Sights and Scenery Beyond 1600 Pennsylvania Avenue
| WASHINGTON
HIS term has hardly begun, but President-elect Clinton has already made one place in Washington famous: the McDonald's near the White House where he has stopped for coffee after his morning jog. Perhaps sometime in the next century a plaque will grace the site, in honor of the first president to enjoy a Big Mac in public.
This city, so focused on the life of its chief executives, is full of monuments to presidential history. Some, such as the White House, are well known. Others - such as the at least six other houses where sitting presidents have resided - are not.
Here, for those tired of waiting in line for White House passes, is a short list of some of the "nots":
Where they lived.
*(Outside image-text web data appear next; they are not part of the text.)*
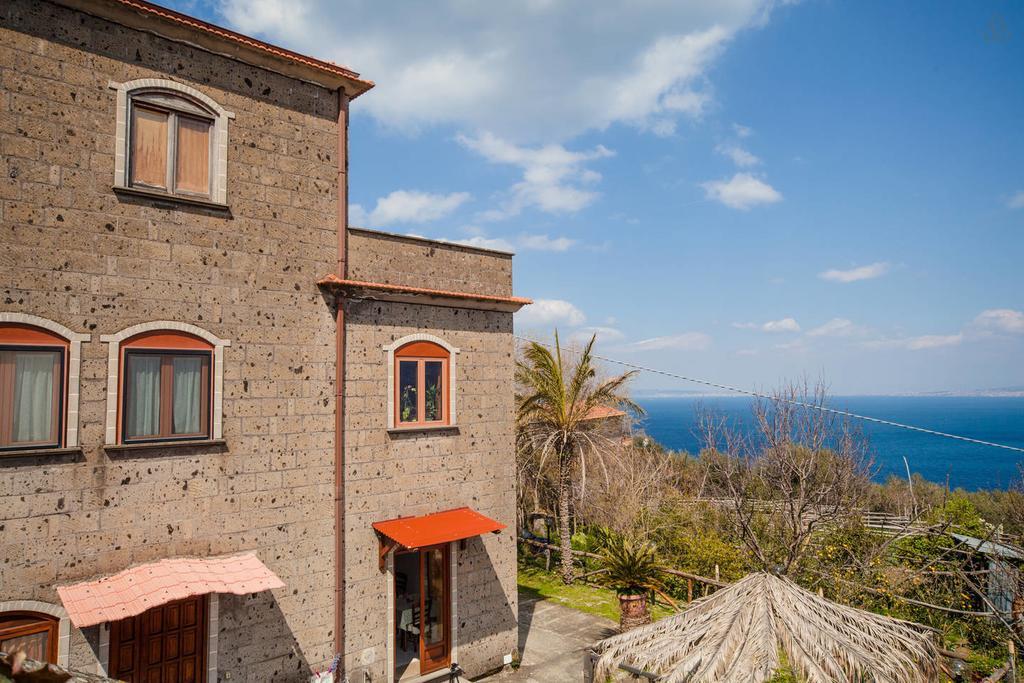 De Angelis Bed & Breakfast 3*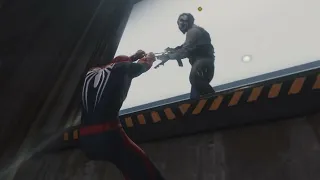 Marvel's Spider-Man Ps5 Gameplay Part 25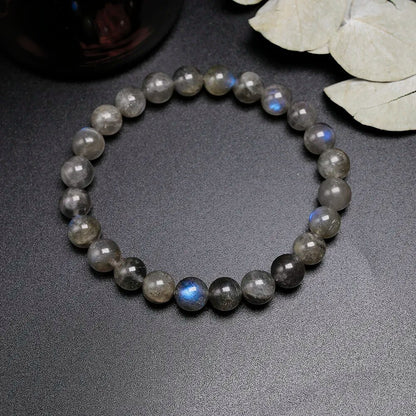 Labradorite Bracelet (Pick Your Size)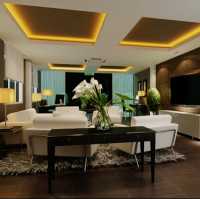 A Classic Stay Where Comfort Meets Distinction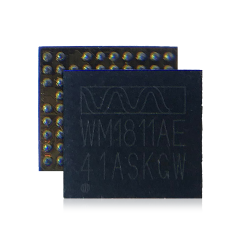 Audio IC Chip For Samsung Galaxy S3 (WM1811)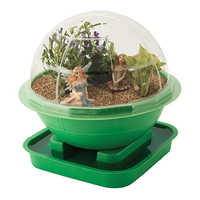 Mrs Green - Pixie Pad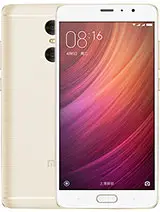 How to make a conference call on Xiaomi Redmi Pro?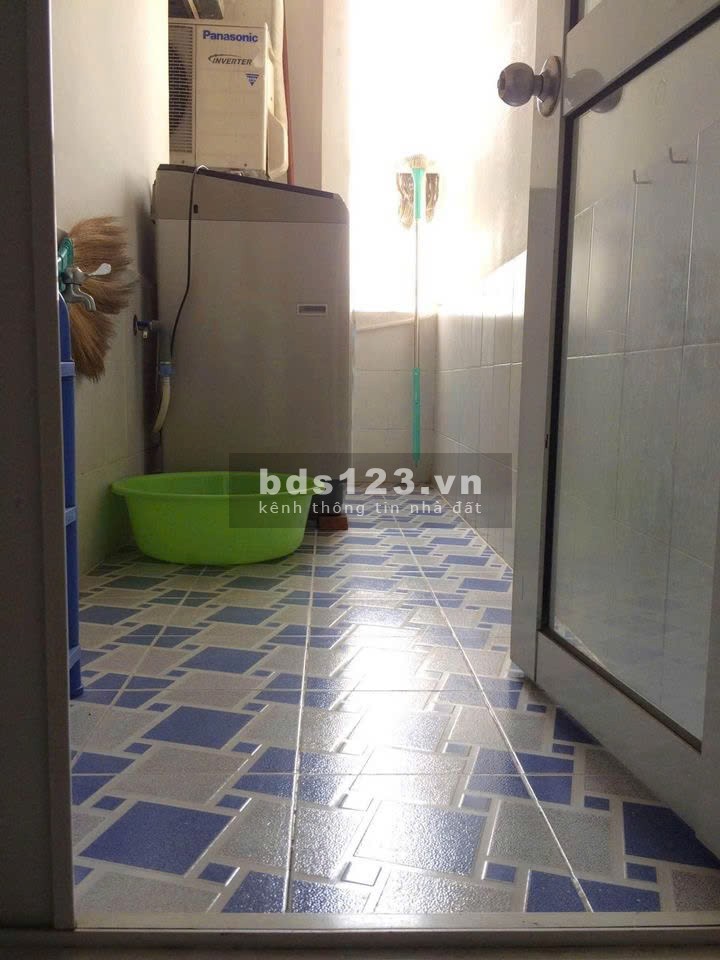 Chung cư Phan Xích Long, Phú NHuận: 60m2, 1p ngủ, Nt, tầng 7,giá 10,5tr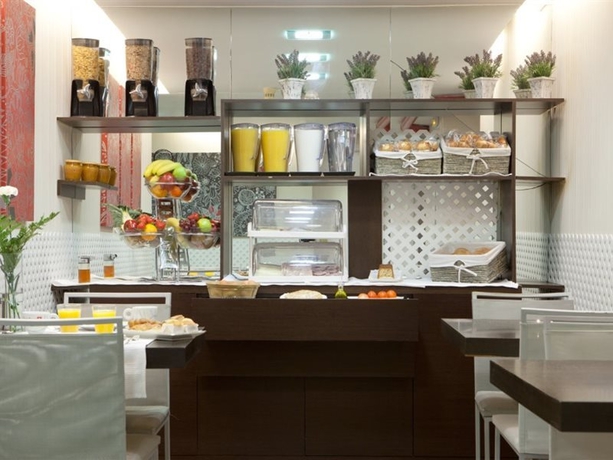 Imagen general del Hotel Medicis. Foto 7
Harry Truman lived in Blair House, across the street from the White House, for most of his second term while the Executive Mansion was being renovated. The Octagon House, a few blocks away, housed James and Dolley Madison for a year after the British burned the White House during the War of 1812. (A curiosity for its shape, the Octagon is now owned by the American Institute of Architects and is open to the public.)
At least four presidents - Martin Van Buren, John Tyler, James Buchanan, and Grover Cleveland - lived in an old Georgian manor on what is now Cathedral Avenue. Located in the breezy northwest heights of the city, this house (now home of a prestigious private school) was cooler in the summer than the White House. The heat and mosquitoes also drove Ulysses S. Grant to a square red-brick mansion on * Street NW, next to what is now the Georgetown Public Library.
The only president to live in Washington after his term expired is Woodrow Wilson. His house at 2340 S Street, where he died, is a near neighbor of the house Franklin Delano Roosevelt lived in when he was assistant secretary of the Navy.
Where they are buried. Woodrow Wilson is also the only president buried in Washington proper, at the National Catherdal. John F. Kennedy and William Howard Taft are buried nearby in Virginia's Arlington National Cemetary.
Where they were shot. Every school child knows Abraham Lincoln was shot at Ford's Theater. But another president was also mortally wounded in Washington: James A. Garfield was shot by a disappointed office seeker at a train station that stood on the current site of the National Gallery of Art on the Mall.
Lincoln had escaped death in 1864, when he became the only US president to draw enemy fire by appearing on the parapet of Fort Stevens, on today's Georgia Avenue, as it came under Confederate attack. ("Get down, you fool!" shouted young Capt. Oliver Wendell Holmes, a future Supreme Court justice, to a tall figure he didn't recognize as his commander-in-chief.)
Two other presidents came under fire in Washington: Andrew Jackson on the Capitol steps (amazingly, the gun misfired two times); and Ronald Reagan, shot by John Hinckley as he emerged onto Florida Avenue from the Washington Hilton hotel.
Where they prayed. Virtually every president since James Madison has attended services at the pastel yellow St. John's Episcopal Church on Lafayette Park across from the White House. The National Presbyterian Church, when on Connecticut Avenue near N Street NW, was attended by five presidents beginning with Andrew Jackson and ending with Dwight Eisenhower. Lincoln prayed at one of the city's largest congregations, the New York Avenue Presbyterian Church, while Herbert Hoover attended one of its smallest,
the Friends Meeting House on Florida Avenue NW.
Where they played. Most presidents since FDR have spent many weekends at Camp David, a rustic retreat a short helicopter ride north of the city in Maryland's Catoctin Mountains. Before then at least one chief executive took his mornings on horseback closer by. Teddy Roosevelt loved to canter along Rock Creek, which runs into the Potomac near the infamous Watergate complex. President Warren Harding took his recreation at another infamous spot, the "little green house" at 1625 K Street NW. Part brothel, pa rt speakeasy, Harding and his "Ohio Gang" found respite here from the strict regimine of the prohibition era.